Brano di testo =>

Infatti « Il giudicato, sia esso interno od esterno, costituendo la “regola del caso concreto” partecipa della qualità dei comandi giuridici, di guisa che, come la sua interpretazione non si esaurisce in un giudizio di fatto, ma deve essere assimilata, per la sua intrinseca natura e per gli effetti che produce, all’interpretazione delle norme giuridiche, così l’erronea presupposizione della sua inesistenza, equivalendo ad ignoranza della “regula juris”, rileva non quale errore di fatto, ma quale errore di diritto, inidoneo, come tale, a integrare gli estremi dell’errore revocatorio contemplato dall’art. 395, n. 4, essendo, in sostanza, assimilabile al vizio del giudizio sussuntivo, consistente nel ricondurre la fattispecie ad una norma diversa da quella che reca, invece, la sua diretta disciplina, e, quindi, ad una falsa applicazione di norma di diritto.» (Cass., Sez. U, 16/11/2004, n. 21639: nella fattispecie la S.C. ha pertanto dichiarato inammissibile il ricorso per revocazione di sentenza della stessa Corte fondato sul preteso omesso rilievo di giudicato interno).

Nello stesso senso, questa Corte ha già avuto modo di ribadire recentemente, con riferimento al preteso errore relativo all’interpretazione del motivo di ricorso, ai fini della rilevazione o meno del giudicato interno, che « In tema di revocazione delle sentenze della Corte di cassazione, la configurabilità dell’errore revocatorio di cui all’art. 391 bis c.p.c. presuppone un errore di fatto, che si configura ove la decisione sia fondata sull’affermazione di esistenza od inesistenza di un fatto che la realtà processuale induce ad escludere o ad affermare, non anche quando la decisione della Corte sia conseguenza di una pretesa errata valutazione od interpretazione delle risultanze processuali, essendo esclusa dall’area degli errori revocatori la sindacabilità di errori di giudizio formatisi sulla base di una valutazione. (Nella fattispecie, la S.C. ha escluso la rilevanza dell’erroneo accertamento dell’esistenza di un giudicato interno, non trattandosi di un errore di fatto rilevante ai fini dell’art. 395, comma 4, c.p.c., bensì dell’apprezzamento in diritto delle risultanze processuali).» (Cass. 29/03/2022, n. 10040; conforme Cass. 31/08/2017, n. 20635).

Compito assegnato =>
Prosegui il brano sulla revocazione delle sentenze di cassazione e sul giudicato interno, riprendendo subito dopo l'ultima frase.

Voci elencate =>
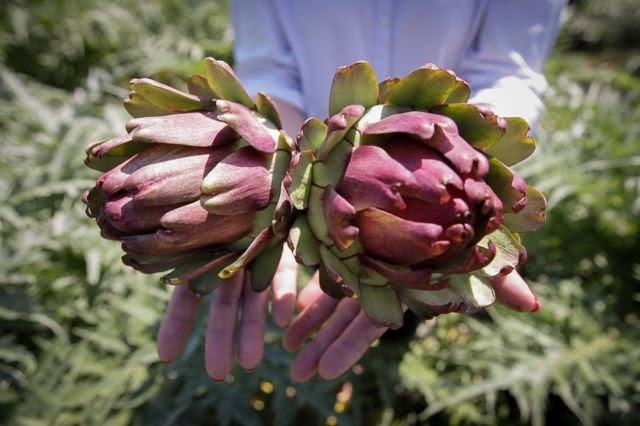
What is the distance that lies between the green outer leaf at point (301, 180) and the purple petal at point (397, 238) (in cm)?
4

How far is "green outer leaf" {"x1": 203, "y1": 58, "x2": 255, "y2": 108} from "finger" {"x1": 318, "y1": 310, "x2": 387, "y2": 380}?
0.80 feet

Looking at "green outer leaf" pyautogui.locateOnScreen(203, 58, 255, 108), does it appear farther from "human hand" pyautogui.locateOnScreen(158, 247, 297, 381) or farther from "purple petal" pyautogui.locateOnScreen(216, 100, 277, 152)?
"human hand" pyautogui.locateOnScreen(158, 247, 297, 381)

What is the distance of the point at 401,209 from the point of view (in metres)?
0.41

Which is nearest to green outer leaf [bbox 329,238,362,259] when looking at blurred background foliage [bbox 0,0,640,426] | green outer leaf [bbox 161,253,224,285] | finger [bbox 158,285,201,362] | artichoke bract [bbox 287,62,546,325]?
artichoke bract [bbox 287,62,546,325]

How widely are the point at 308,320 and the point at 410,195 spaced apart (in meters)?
0.27

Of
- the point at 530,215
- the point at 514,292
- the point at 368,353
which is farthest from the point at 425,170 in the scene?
the point at 368,353

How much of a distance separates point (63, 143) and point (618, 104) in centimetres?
129

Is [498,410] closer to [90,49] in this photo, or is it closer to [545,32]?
[545,32]

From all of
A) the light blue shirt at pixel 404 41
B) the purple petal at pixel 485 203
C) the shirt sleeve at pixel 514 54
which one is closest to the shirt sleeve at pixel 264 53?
the light blue shirt at pixel 404 41

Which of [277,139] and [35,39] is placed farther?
[35,39]

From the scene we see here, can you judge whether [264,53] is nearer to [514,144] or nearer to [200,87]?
[200,87]

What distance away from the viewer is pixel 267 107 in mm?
500

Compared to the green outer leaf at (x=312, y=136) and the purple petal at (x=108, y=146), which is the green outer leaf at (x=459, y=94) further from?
the purple petal at (x=108, y=146)

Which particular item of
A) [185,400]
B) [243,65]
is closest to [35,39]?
[243,65]
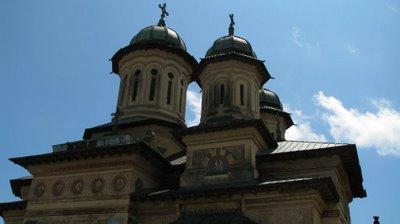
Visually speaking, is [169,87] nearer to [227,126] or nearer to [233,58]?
[233,58]

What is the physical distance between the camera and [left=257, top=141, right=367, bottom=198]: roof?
682 inches

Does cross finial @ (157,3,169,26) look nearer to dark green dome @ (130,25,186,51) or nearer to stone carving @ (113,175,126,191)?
dark green dome @ (130,25,186,51)

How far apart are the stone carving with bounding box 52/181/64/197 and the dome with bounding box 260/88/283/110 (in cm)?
1590

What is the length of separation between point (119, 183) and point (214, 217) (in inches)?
163

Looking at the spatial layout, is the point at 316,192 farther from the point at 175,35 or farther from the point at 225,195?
the point at 175,35

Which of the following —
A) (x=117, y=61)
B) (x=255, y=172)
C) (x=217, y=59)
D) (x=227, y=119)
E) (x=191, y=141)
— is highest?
(x=117, y=61)

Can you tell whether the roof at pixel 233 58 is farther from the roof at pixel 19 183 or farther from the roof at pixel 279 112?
the roof at pixel 19 183

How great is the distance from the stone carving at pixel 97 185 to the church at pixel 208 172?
46 mm

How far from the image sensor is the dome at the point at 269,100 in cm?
3119

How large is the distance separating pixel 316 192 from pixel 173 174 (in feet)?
21.9

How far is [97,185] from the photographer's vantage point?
18.4m

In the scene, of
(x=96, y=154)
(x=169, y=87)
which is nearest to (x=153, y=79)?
(x=169, y=87)

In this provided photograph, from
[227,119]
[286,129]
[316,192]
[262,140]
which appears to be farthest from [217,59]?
[286,129]

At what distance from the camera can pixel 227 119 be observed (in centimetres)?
1950
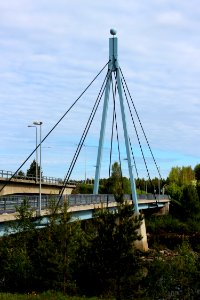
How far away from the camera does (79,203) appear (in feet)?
180

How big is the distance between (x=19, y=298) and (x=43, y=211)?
19.5m

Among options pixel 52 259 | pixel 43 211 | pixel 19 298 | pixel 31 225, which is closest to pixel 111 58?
pixel 43 211

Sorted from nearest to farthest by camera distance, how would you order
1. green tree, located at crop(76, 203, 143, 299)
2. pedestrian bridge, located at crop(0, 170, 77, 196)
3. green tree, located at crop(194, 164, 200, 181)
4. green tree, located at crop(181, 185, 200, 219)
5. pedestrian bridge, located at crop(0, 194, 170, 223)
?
green tree, located at crop(76, 203, 143, 299), pedestrian bridge, located at crop(0, 194, 170, 223), pedestrian bridge, located at crop(0, 170, 77, 196), green tree, located at crop(181, 185, 200, 219), green tree, located at crop(194, 164, 200, 181)

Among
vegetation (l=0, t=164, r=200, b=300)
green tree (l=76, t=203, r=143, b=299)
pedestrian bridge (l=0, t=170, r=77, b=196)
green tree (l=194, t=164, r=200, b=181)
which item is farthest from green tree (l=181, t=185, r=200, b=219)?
green tree (l=194, t=164, r=200, b=181)

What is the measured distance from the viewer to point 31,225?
32812mm

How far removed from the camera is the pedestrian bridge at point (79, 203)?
36406 mm

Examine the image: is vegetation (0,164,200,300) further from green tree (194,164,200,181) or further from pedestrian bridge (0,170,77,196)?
green tree (194,164,200,181)

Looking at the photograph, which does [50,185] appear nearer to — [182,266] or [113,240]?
[182,266]

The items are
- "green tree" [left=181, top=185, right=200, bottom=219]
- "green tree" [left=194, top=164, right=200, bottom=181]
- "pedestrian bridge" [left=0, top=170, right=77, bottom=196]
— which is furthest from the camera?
"green tree" [left=194, top=164, right=200, bottom=181]

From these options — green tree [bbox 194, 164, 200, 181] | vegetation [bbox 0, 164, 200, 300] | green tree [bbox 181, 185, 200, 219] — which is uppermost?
green tree [bbox 194, 164, 200, 181]

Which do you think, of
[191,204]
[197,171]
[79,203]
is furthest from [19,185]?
[197,171]

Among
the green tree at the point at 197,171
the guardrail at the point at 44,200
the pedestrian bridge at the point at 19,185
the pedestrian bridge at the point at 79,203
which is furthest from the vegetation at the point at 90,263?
Result: the green tree at the point at 197,171

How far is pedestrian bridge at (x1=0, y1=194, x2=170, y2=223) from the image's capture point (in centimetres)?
3641

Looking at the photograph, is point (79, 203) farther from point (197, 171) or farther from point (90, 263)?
point (197, 171)
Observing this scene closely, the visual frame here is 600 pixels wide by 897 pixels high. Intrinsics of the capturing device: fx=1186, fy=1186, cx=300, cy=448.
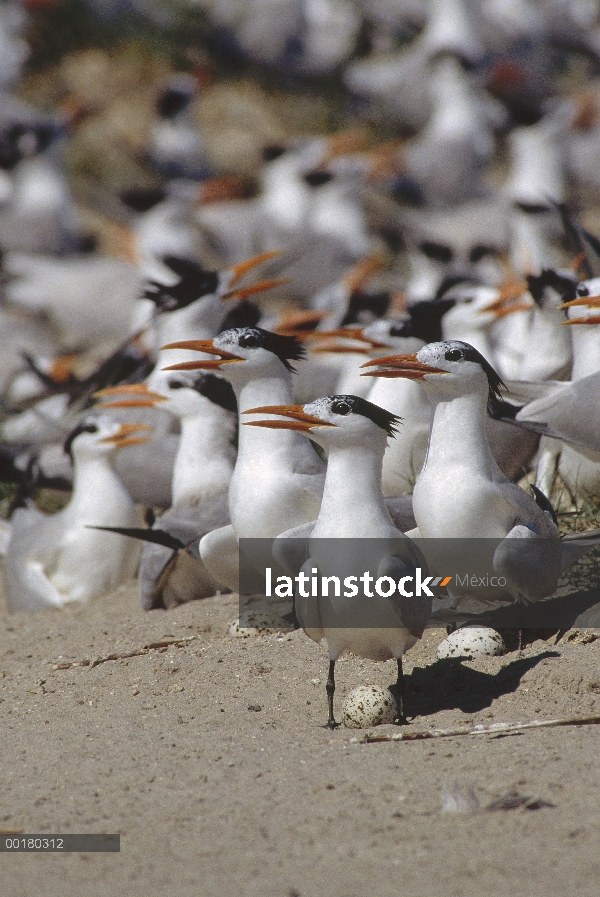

Risposta scritta =>
Pertanto, non è ammissibile in questa sede la censura con la quale la ricorrente Agenzia assume l’erronea interpretazione, da parte della Corte, del contenuto del ricorso del contribuente, nella parte in cui la sentenza impugnata ha ritenuto che esso attingesse interamente le risultanze delle indagini bancarie ai fini del conseguente accertamento, ed ha considerato pertanto la questione della rilevanza presuntiva ex lege, sia dei versamenti che dei prelevamenti del professionista contribuente, ancora controversa al momento in cui è sopravvenuta la pronuncia di illegittimità costituzionale di cui alla sentenza della Corte costituzionale n. 228 del 2014. La quale, infatti, configurandosi come ius superveniens, impone, anche nella fase di cassazione, la disapplicazione della norma dichiarata illegittima e l’applicazione della disciplina risultante dalla decisione anzidetta; con l’ulteriore conseguenza che, ove la nuova situazione di diritto obiettivo derivata dalla sentenza d’incostituzionalità (nella specie, n. 228 del 2014, in tema di presunzione legale del maggior reddito desumibile dalle risultanze dei conti bancari ex art. 32, comma 1, n. 2, del d.P.R. n. 228 del 2014, riferite, quanto ai prelevamenti, ai soli titolari di reddito di impresa, e, quanto ai versamenti, a tutti i contribuenti) richieda accertamenti di fatto non necessari alla stregua della precedente disciplina, questi debbono essere compiuti in sede di merito, al qual fine, ove il processo si trovi nella fase di cassazione, deve disporsi il rinvio della causa al giudice di appello (Cass. 20/12/2019, n. 34209, proprio in materia di effetti di Corte cost. n. 228 del 2014, in tema di presunzione legale del maggior reddito desumibile dalle risultanze dei conti bancari ex art. 32, comma 1, n. 2, del d.P.R. n. 600 del 1973).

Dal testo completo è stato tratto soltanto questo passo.